**READING PASSAGE:**
◇ ◇ ◇ ◇ ◇
2014 Women's EuroHockey Club Trophy

Tournament details
- Host country: England
- City: Loughborough
- Dates: 6–9 June
- Teams: 8
- Venue: Leicester Hockey Club

Final positions
- Champions: Leicester (1st title)
- Runner-up: Izmaylovo
- Third place: Loreto

Tournament statistics
- Matches played: 16
- Goals scored: 66 (4.13 per match)
- Top scorer(s): Marina Fedorova Olga Shentsova (5 goals)

= 2014 Women's EuroHockey Club Trophy =

The 2014 Women's EuroHockey Club Trophy was the 38th edition of the women's Women's EuroHockey Club Trophy, Europe's secondary club field hockey tournament organized by the EHF. It was held from 6 to 9 June 2014 in Loughborough, England.
◇ ◇ ◇ ◇ ◇
**RECORDED INFORMATION:**
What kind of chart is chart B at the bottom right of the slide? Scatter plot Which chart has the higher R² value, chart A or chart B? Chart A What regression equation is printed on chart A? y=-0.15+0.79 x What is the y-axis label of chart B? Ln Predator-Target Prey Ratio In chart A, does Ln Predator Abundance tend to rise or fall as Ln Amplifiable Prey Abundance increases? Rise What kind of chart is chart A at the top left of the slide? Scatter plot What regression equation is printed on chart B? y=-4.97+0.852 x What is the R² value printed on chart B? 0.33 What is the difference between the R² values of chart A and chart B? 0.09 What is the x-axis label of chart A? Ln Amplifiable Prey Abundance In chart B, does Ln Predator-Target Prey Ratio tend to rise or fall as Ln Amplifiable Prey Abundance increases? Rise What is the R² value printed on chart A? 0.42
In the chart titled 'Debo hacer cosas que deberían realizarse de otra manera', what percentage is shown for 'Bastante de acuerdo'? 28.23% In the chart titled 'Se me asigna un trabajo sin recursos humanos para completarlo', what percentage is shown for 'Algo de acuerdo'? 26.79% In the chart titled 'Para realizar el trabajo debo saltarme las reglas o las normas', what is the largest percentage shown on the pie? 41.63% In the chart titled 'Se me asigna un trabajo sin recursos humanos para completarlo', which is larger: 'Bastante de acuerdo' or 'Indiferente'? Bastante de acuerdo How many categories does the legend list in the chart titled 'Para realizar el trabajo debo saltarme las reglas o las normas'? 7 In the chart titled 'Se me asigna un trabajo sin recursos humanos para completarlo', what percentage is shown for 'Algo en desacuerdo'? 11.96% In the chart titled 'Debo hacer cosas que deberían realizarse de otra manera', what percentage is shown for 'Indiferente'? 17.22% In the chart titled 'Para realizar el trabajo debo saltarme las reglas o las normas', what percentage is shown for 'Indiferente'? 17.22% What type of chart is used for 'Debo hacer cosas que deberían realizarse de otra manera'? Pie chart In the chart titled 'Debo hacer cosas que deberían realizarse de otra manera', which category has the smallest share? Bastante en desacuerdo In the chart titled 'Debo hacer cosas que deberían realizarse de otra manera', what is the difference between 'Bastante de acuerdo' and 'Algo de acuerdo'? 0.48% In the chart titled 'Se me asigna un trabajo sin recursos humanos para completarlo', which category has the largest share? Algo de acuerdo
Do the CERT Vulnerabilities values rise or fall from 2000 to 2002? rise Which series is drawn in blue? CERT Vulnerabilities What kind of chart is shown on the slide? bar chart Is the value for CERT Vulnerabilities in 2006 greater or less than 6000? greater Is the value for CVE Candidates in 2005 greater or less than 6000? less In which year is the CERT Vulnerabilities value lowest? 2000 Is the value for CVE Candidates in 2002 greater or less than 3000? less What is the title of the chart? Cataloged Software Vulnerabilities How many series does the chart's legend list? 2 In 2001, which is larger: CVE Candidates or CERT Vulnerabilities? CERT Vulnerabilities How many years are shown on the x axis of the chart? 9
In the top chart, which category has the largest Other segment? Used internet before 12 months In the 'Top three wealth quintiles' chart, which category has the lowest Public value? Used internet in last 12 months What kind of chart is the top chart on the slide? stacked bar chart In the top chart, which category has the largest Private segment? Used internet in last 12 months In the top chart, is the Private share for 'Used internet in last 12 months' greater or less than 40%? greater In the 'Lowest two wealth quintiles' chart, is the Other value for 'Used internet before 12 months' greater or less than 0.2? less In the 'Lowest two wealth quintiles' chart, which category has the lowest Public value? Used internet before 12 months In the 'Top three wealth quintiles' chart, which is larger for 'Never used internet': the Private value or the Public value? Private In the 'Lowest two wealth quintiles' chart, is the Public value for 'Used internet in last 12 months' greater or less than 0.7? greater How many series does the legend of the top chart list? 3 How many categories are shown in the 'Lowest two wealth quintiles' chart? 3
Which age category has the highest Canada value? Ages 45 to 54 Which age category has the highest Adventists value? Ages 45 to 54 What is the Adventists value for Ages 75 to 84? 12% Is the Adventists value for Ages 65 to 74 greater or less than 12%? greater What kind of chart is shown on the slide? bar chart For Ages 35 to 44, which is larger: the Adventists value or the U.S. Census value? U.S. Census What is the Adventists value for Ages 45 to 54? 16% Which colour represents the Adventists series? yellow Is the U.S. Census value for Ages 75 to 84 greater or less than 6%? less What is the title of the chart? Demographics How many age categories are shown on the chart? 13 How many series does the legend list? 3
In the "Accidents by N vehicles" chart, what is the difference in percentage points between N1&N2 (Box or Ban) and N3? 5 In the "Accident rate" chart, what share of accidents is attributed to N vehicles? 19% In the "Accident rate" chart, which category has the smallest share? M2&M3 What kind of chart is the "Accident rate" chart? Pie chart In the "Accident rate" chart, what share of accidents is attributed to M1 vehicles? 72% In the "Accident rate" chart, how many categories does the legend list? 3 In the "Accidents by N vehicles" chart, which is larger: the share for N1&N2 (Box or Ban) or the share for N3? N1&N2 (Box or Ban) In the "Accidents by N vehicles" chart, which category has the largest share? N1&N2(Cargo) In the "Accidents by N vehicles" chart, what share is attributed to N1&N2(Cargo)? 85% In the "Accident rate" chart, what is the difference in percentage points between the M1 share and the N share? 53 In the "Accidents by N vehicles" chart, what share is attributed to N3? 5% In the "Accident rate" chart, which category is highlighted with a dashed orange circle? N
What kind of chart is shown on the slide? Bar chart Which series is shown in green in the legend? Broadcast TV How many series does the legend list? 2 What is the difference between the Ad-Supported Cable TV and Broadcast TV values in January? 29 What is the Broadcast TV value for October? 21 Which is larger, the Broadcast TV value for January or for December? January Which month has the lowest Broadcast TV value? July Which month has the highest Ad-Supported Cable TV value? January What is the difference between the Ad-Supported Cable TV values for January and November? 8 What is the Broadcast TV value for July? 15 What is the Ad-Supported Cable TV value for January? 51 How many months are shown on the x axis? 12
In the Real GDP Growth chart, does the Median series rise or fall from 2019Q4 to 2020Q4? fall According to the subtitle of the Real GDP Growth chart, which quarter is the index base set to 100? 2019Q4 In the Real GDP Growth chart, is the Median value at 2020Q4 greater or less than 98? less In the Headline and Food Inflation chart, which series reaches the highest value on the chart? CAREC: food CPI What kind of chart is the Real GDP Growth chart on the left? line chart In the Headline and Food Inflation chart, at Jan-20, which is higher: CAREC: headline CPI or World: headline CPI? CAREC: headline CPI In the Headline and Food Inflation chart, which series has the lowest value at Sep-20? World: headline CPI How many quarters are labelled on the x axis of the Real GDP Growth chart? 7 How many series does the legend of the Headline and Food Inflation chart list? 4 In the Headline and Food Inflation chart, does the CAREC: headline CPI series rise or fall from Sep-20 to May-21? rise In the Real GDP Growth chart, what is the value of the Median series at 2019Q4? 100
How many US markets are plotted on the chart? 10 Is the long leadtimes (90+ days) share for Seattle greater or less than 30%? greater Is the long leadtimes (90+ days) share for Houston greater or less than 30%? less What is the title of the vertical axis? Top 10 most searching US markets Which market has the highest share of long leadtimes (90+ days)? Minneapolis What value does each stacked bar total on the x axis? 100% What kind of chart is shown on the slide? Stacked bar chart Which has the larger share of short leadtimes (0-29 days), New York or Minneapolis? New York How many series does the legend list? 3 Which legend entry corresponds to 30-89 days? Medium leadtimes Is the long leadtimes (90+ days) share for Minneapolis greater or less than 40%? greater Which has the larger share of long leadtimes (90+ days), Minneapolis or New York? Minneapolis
◇ ◇ ◇ ◇ ◇
**TASKS TO CARRY OUT:**
**A)** List the three clubs named under "Final positions" in the tournament summary.
**B)** Echo the part of the tournament summary starting at "Final positions" and ending at "in Loughborough, England.".

**SOLUTIONS TO THE PROBLEMS:**
**A)** Leicester, Izmaylovo, Loreto

**B)**
Final positions
- Champions: Leicester (1st title)
- Runner-up: Izmaylovo
- Third place: Loreto

Tournament statistics
- Matches played: 16
- Goals scored: 66 (4.13 per match)
- Top scorer(s): Marina Fedorova Olga Shentsova (5 goals)

= 2014 Women's EuroHockey Club Trophy =

The 2014 Women's EuroHockey Club Trophy was the 38th edition of the women's Women's EuroHockey Club Trophy, Europe's secondary club field hockey tournament organized by the EHF. It was held from 6 to 9 June 2014 in Loughborough, England.